The Lord protected the woman as promised. The remnant of Israel still left on earth was given wings (so to speak) to fly into the desert, desert meaning a place in the ordinary world. The ordinary world has always been parched for God's living waters. She, the Israel remaining on earth, will be preserved there throughout the times of the Gentiles. Here is how I understand this.
After the Church was born, those Judeans who could not accept Jesus re-examined their faith. There were two conflicting schools of thought in Judaism. The Pharisees thought that there was life after death with a place of bliss and happiness for the righteous and place of punishment for the wicked. The Sadducees did not think there was life after death. During the Judean civil war, the Zealots exterminated the Sadducees. Because Christians quoted Scripture to prove their claims, the Pharisees decided to consolidate their faith upon Scripture they felt was long established and already widely accepted as God's word. Accordingly, they fell back to Scripture originally written in Hebrew. Anything not originally written in Hebrew they did not accept. This included much Scripture the Christians used to prove that Christ is the Messiah.
The unbelieving Judeans fell back to an earlier stage in their religious development. What they retained is still true, but it is not all that had been revealed to Israel. Their descendants did not see what they saw. Their descendants have few alternatives but to base their faith in Judaism upon the testimony and Scripture passed down to them. Their descendants continue to this day as the remnant of Israel. They include many sincere people who do not recognize Christ. This remnant will remain unmoved by faith in Christ until the end times. God has revealed this and has provided the circumstances whereby this can take place.
REVELATION 12:15–16
15 And the serpent cast out of his mouth after the woman, water as it were a river; that he might cause her
to be carried away by the river.
16 And the earth helped the woman, and the earth opened her mouth, and swallowed up the river, which
the dragon cast out of his mouth.
God's word has been compared to living waters that come from heaven that people might have spiritual life. Jesus told the Samaritan woman that if she drank the water he would give her, she would never again thirst (John 4:15). The water symbolizes God's truth. I think the water spewed by the serpent symbolizes false inspirations that bring not life but death. The earth rescued the woman by swallowing this water so it could not sweep her away. The devil inspired lies, persecutions, bigotry, and violence against the woman to destroy her. This flood of hatred made her existence miserable throughout her exile, but it did not destroy her.

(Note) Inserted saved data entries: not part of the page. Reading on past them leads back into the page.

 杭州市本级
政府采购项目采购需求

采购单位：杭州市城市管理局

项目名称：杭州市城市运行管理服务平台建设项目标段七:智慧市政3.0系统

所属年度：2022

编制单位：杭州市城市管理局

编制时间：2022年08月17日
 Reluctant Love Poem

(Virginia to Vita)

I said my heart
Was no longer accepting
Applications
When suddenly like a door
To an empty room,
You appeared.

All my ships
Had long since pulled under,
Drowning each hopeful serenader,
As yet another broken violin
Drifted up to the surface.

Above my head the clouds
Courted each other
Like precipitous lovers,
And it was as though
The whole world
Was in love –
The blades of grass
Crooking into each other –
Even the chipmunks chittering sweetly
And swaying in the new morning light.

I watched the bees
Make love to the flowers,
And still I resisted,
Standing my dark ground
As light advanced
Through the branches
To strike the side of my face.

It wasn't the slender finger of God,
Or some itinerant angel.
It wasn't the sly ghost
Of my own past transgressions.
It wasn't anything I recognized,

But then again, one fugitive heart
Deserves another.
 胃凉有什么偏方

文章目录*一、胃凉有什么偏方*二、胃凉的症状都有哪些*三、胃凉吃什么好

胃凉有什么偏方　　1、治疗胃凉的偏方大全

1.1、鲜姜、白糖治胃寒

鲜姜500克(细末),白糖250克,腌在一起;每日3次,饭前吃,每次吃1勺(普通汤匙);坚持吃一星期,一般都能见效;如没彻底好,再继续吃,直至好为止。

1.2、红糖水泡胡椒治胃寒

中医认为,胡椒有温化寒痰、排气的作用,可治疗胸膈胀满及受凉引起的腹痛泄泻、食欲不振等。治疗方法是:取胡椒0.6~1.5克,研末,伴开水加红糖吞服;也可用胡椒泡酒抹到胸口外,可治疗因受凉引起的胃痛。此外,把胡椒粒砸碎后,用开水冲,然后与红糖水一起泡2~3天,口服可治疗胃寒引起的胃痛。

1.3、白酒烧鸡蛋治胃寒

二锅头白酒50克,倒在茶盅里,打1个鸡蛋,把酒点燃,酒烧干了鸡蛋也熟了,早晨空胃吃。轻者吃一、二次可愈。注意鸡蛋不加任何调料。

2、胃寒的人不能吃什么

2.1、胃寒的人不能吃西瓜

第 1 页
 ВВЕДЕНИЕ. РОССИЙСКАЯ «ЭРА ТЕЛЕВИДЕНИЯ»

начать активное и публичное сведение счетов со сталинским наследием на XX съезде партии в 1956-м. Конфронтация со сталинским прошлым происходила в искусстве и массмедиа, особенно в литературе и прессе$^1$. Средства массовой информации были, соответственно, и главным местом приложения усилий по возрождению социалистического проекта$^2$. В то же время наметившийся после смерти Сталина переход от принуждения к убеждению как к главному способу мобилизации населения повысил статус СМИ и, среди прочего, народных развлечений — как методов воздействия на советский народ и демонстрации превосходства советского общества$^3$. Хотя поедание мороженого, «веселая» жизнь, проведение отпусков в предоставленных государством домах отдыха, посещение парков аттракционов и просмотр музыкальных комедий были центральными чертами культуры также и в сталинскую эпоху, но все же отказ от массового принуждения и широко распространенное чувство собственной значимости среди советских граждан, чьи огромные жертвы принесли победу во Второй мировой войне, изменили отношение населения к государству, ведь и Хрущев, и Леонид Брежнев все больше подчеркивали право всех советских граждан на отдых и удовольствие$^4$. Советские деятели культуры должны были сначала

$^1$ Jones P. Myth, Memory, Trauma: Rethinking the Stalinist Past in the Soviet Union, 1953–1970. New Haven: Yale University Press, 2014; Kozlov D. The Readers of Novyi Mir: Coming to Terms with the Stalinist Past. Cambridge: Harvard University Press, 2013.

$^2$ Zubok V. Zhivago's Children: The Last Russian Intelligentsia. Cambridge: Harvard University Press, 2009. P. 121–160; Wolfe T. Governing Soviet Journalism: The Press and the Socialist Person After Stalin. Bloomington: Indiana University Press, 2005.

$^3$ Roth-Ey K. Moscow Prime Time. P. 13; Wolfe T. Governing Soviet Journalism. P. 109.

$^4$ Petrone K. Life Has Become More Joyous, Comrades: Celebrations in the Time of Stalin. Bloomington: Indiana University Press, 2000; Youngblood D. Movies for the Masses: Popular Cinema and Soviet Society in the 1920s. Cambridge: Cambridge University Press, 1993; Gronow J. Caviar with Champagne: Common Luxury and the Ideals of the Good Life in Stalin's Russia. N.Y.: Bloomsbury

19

The most recent and worst persecution was the Nazi Holocaust. Hitler's inspiration was to eliminate the Jewish people, and the Nazis went to frightening lengths to accomplish it. But other people, entirely independent of the Jews and for national security reasons of their own, destroyed the Nazi regime at a time when the Jews were absolutely helpless to defend themselves. The woman, the remnant, survived.
REVELATION 12:17
17 And the dragon was very angry against the woman: and went to make war with the rest of her seed, who
keep the commandments of God, and have the testimony of Jesus Christ.
At the beginning of the Church age there was no Nazi Germany to be mobilized against the woman, but there was
the Roman Empire, so the dragon went to mobilize the Roman Empire.
REVELATION 12:18
18 And he stood upon the sand of the sea.
The sea is the Mediterranean. The Judeans would, from their perspective, recognize that Rome lies directly opposite them across the Mediterranean Sea. The third woe is still yet to come, but these signs and later the vials or seven plagues illustrate how severe the third woe will be for the unbelieving Judeans.